**** Given entries ****

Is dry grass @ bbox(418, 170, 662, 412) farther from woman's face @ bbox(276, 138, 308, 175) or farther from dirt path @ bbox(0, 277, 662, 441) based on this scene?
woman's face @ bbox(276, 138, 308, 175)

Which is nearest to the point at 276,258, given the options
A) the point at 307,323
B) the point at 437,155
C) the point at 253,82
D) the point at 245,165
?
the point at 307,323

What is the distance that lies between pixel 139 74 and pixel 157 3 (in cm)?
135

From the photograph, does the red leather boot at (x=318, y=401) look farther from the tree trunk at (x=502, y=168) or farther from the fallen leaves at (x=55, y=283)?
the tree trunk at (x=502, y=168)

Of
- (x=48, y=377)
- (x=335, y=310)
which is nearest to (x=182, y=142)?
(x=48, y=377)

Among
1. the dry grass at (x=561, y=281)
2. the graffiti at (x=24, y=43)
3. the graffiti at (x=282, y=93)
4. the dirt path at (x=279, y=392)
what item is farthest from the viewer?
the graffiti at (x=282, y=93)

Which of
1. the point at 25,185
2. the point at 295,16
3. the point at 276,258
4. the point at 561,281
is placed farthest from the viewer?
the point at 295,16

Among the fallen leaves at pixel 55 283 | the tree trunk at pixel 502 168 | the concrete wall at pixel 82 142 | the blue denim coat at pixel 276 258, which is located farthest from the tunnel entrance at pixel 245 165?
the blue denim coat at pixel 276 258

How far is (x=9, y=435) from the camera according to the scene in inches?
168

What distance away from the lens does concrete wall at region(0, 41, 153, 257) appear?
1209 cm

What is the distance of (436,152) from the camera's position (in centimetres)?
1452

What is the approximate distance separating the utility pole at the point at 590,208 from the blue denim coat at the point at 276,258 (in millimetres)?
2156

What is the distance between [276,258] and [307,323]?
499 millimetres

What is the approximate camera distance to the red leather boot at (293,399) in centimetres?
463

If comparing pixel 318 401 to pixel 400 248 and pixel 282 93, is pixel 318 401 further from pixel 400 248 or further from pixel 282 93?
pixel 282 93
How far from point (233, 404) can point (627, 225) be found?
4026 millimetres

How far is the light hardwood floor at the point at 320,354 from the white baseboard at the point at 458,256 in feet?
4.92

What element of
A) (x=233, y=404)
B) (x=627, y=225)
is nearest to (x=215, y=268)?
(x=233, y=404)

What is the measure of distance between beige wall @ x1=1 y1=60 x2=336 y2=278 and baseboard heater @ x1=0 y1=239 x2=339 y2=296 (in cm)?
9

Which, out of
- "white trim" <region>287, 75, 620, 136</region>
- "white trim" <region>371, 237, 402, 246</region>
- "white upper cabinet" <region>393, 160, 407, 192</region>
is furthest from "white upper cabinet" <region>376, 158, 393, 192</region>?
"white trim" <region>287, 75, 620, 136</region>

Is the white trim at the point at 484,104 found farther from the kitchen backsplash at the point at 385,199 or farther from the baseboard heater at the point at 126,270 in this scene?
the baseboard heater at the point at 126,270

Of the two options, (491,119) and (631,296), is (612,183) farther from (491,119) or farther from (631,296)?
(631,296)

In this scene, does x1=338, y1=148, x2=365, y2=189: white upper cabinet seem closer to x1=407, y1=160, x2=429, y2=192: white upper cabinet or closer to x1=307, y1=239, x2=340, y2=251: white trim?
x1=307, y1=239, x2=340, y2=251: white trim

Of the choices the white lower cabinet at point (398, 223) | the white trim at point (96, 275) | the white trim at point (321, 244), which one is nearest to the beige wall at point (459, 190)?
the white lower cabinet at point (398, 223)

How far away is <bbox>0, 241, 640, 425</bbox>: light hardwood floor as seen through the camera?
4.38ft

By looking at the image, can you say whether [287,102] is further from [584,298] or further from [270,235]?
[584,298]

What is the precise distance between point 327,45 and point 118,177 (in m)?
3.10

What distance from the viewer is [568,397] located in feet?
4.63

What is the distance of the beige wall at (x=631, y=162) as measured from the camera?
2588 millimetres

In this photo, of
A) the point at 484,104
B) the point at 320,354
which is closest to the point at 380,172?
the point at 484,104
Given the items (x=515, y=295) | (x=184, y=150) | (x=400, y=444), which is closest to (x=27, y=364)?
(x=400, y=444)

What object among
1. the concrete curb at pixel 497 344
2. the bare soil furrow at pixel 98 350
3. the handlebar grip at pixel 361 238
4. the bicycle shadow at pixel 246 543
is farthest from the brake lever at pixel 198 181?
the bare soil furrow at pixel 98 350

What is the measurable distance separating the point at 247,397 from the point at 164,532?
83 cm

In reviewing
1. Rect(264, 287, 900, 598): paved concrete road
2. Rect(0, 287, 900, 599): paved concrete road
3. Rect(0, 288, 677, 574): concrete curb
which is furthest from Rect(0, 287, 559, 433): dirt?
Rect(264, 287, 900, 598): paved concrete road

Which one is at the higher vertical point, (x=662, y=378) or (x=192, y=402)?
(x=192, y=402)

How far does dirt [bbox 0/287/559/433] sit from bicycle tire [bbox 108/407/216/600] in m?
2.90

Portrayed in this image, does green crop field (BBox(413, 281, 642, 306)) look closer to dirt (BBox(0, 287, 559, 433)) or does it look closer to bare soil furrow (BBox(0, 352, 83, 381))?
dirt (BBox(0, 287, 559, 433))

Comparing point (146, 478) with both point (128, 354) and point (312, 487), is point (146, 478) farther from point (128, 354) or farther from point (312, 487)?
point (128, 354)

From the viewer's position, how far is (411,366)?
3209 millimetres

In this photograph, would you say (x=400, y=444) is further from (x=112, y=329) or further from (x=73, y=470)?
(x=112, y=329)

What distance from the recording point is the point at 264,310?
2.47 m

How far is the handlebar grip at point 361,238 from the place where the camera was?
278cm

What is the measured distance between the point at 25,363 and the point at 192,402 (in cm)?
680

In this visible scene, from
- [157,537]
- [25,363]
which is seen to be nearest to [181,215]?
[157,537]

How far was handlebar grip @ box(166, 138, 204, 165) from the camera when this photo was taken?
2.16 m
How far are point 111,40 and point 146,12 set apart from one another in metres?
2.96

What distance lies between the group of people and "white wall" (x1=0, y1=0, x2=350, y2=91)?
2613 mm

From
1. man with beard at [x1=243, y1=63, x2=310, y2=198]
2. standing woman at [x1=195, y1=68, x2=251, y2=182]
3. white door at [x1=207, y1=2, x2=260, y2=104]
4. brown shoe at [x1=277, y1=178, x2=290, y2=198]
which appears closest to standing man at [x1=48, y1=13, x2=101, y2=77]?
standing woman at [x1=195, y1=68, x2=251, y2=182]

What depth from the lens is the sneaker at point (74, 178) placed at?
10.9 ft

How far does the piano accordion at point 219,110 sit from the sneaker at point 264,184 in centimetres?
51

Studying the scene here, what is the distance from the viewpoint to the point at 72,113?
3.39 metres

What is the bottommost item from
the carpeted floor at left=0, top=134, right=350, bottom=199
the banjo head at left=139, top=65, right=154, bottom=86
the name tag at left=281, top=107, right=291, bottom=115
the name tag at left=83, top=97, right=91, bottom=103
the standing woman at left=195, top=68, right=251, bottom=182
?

****

● **Requirement**
Rename "red leather boot" to "brown suede boot" throughout the items above, keeping every other word unchanged.

● **Reply to the task**
Is dry grass @ bbox(418, 170, 662, 412) farther from woman's face @ bbox(276, 138, 308, 175) or farther from dirt path @ bbox(0, 277, 662, 441) based on this scene?
woman's face @ bbox(276, 138, 308, 175)

Which is nearest to the point at 276,258, given the options
A) the point at 307,323
B) the point at 437,155
C) the point at 253,82
D) the point at 245,165
?
the point at 307,323

What is the distance that lies between pixel 139 74 and pixel 157 3 (in cm)?
135

From the photograph, does the brown suede boot at (x=318, y=401) look farther from the tree trunk at (x=502, y=168) or farther from the fallen leaves at (x=55, y=283)?
the tree trunk at (x=502, y=168)

Of
- (x=48, y=377)
- (x=335, y=310)
which is nearest to (x=182, y=142)?
(x=48, y=377)

Among
1. the dry grass at (x=561, y=281)
2. the graffiti at (x=24, y=43)
3. the graffiti at (x=282, y=93)
4. the dirt path at (x=279, y=392)
what item is farthest from the viewer?
the graffiti at (x=282, y=93)

Which of
1. the point at 25,185
2. the point at 295,16
3. the point at 276,258
4. the point at 561,281
is placed farthest from the viewer?
the point at 295,16

Among the fallen leaves at pixel 55 283 | the tree trunk at pixel 502 168 | the concrete wall at pixel 82 142 | the blue denim coat at pixel 276 258, which is located farthest from the tunnel entrance at pixel 245 165?
the blue denim coat at pixel 276 258

How far is (x=9, y=435) from the camera according to the scene in inches?
168

What distance away from the lens does concrete wall at region(0, 41, 153, 257) appear?
1209 cm

What is the distance of (436,152) from the camera's position (in centimetres)?
1452

What is the approximate distance separating the utility pole at the point at 590,208 from the blue denim coat at the point at 276,258 (in millimetres)?
2156

What is the distance between [276,258] and [307,323]?
499 millimetres

What is the approximate camera distance to the brown suede boot at (293,399) in centimetres?
463

If comparing pixel 318 401 to pixel 400 248 and pixel 282 93, is pixel 318 401 further from pixel 400 248 or further from pixel 282 93?
pixel 282 93
How far from point (233, 404) can point (627, 225) be found?
4026 millimetres

How far is the light hardwood floor at the point at 320,354 from the white baseboard at the point at 458,256 in feet?
4.92

What element of
A) (x=233, y=404)
B) (x=627, y=225)
is nearest to (x=215, y=268)?
(x=233, y=404)

What is the measure of distance between beige wall @ x1=1 y1=60 x2=336 y2=278 and baseboard heater @ x1=0 y1=239 x2=339 y2=296 (in cm)?
9

Which, out of
- "white trim" <region>287, 75, 620, 136</region>
- "white trim" <region>371, 237, 402, 246</region>
- "white upper cabinet" <region>393, 160, 407, 192</region>
is furthest from "white upper cabinet" <region>376, 158, 393, 192</region>?
"white trim" <region>287, 75, 620, 136</region>

Is the white trim at the point at 484,104 found farther from the kitchen backsplash at the point at 385,199 or farther from the baseboard heater at the point at 126,270 in this scene?
the baseboard heater at the point at 126,270

Of the two options, (491,119) and (631,296), is (612,183) farther from (491,119) or farther from (631,296)?
(631,296)

In this scene, does x1=338, y1=148, x2=365, y2=189: white upper cabinet seem closer to x1=407, y1=160, x2=429, y2=192: white upper cabinet or closer to x1=307, y1=239, x2=340, y2=251: white trim?
x1=307, y1=239, x2=340, y2=251: white trim

Of the choices the white lower cabinet at point (398, 223) | the white trim at point (96, 275) | the white trim at point (321, 244), which one is nearest to the beige wall at point (459, 190)?
the white lower cabinet at point (398, 223)

How far away is <bbox>0, 241, 640, 425</bbox>: light hardwood floor as seen through the camera?
4.38ft

By looking at the image, can you say whether [287,102] is further from [584,298] or further from [270,235]?
[584,298]

What is the precise distance between point 327,45 and point 118,177 (in m)?
3.10

What distance from the viewer is [568,397] located in feet?
4.63

What is the distance of the beige wall at (x=631, y=162) as measured from the camera?
2588 millimetres

In this photo, of
A) the point at 484,104
B) the point at 320,354
which is closest to the point at 380,172?
the point at 484,104
Given the items (x=515, y=295) | (x=184, y=150) | (x=400, y=444), which is closest to (x=27, y=364)?
(x=400, y=444)

What object among
1. the concrete curb at pixel 497 344
2. the bare soil furrow at pixel 98 350
3. the handlebar grip at pixel 361 238
4. the bicycle shadow at pixel 246 543
is farthest from the brake lever at pixel 198 181?
the bare soil furrow at pixel 98 350

What is the measurable distance separating the point at 247,397 from the point at 164,532?
83 cm

In reviewing
1. Rect(264, 287, 900, 598): paved concrete road
2. Rect(0, 287, 900, 599): paved concrete road
3. Rect(0, 288, 677, 574): concrete curb
which is furthest from Rect(0, 287, 559, 433): dirt?
Rect(264, 287, 900, 598): paved concrete road

Which one is at the higher vertical point, (x=662, y=378) or (x=192, y=402)?
(x=192, y=402)

How far does dirt [bbox 0/287/559/433] sit from bicycle tire [bbox 108/407/216/600] in m?
2.90

Portrayed in this image, does green crop field (BBox(413, 281, 642, 306)) look closer to dirt (BBox(0, 287, 559, 433)) or does it look closer to bare soil furrow (BBox(0, 352, 83, 381))?
dirt (BBox(0, 287, 559, 433))

Comparing point (146, 478) with both point (128, 354) and point (312, 487), is point (146, 478) farther from point (128, 354) or farther from point (312, 487)?
point (128, 354)

From the viewer's position, how far is (411,366)?
3209 millimetres

In this photograph, would you say (x=400, y=444) is further from (x=112, y=329) or further from (x=73, y=470)?
(x=112, y=329)

What distance from the recording point is the point at 264,310?
2.47 m

How far is the handlebar grip at point 361,238 from the place where the camera was?
278cm

What is the measured distance between the point at 25,363 and the point at 192,402 (in cm)?
680

In this visible scene, from
- [157,537]
- [25,363]
which is seen to be nearest to [181,215]?
[157,537]

How far was handlebar grip @ box(166, 138, 204, 165) from the camera when this photo was taken?
2.16 m
How far are point 111,40 and point 146,12 set apart from one another in metres?
2.96

What distance lies between the group of people and "white wall" (x1=0, y1=0, x2=350, y2=91)?
2613 mm

From
1. man with beard at [x1=243, y1=63, x2=310, y2=198]
2. standing woman at [x1=195, y1=68, x2=251, y2=182]
3. white door at [x1=207, y1=2, x2=260, y2=104]
4. brown shoe at [x1=277, y1=178, x2=290, y2=198]
which appears closest to standing man at [x1=48, y1=13, x2=101, y2=77]?
standing woman at [x1=195, y1=68, x2=251, y2=182]

What depth from the lens is the sneaker at point (74, 178) placed at?
10.9 ft

How far does the piano accordion at point 219,110 sit from the sneaker at point 264,184 in centimetres?
51

Studying the scene here, what is the distance from the viewpoint to the point at 72,113?
3.39 metres

What is the bottommost item from
the carpeted floor at left=0, top=134, right=350, bottom=199
the banjo head at left=139, top=65, right=154, bottom=86
the name tag at left=281, top=107, right=291, bottom=115
the name tag at left=83, top=97, right=91, bottom=103
the standing woman at left=195, top=68, right=251, bottom=182
?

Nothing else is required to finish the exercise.